A number of filings for new products hit the wire in September, many of which could begin trading at some point in the fourth quarter:
- QuantShares and LocalShares jumped onto the scene early in October, with QuantShares filing for six new funds focused on ‘smart betas’, and LocalShares turning its attention to a Nashville only ETF
- ETC and Van Eck both filed with the SEC for new funds, ETC focusing on forensic accounting in its new fund while Van Eck works on non-agency mortgage backed securities.
- iShares and WisdomTree are both looking to introduce new corporate bond funds, with iShares using its existing bond fund, LQD, as a template, while WidomTree will look outside of the U.S. for current income.
- AdvisorShares was the last to file in October, with an intriguing international bear ETF focused on capital appreciation through short sales of securities.
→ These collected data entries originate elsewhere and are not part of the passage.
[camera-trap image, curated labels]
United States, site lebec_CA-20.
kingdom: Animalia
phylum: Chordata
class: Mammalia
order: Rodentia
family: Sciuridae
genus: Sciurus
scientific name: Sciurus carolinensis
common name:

Though there was tons of activity in the way of ETF creation, one company decided to close the doors on almost all of its ETFs while another cut some dead weight from its portfolio:
- Russell closed all but one of its 26 ETFs on October 24th: 1000 High Beta (HBTA), 1000 Low Beta (LBTA), 1000 High Volatility (HVOL), 1000 Low Volatility (LVOL), 1000 High Momentum (HMTM), 2000 High Beta (SHBT), 2000 Low Beta (SLBT), 2000 High Volatility (SHVY), 2000 Low Volatility (SLVY), 2000 High Momentum (SHMO), Developed ex-US Low Beta (XLBT), Developed ex-US Low Volatility (XLVO), Developed ex-US High Momentum (XHMO), Aggressive Growth (AGRG), Consistent Growth (CONG), Contrarian (CNTR), Equity Income (EQIN), Growth at a Reasonable Price (GRPC), Low P/E (LWPE), Small Cap Aggressive Growth (SGGG), Small Cap Consistent Growth (SCOG), Small Cap Contrarian (SCLP), High Dividend Yield (HDIV), and Small Cap High Dividend Yield (DIVS)
- Global X liquidated four of its most unhealthy ETFs on October 26th: Aluminum (ALUM), Auto (VROM), NASDAQ 400 Mid Cap (QQQM), and NASDAQ 500 (QQQV).
Disclosure: No positions at time of writing.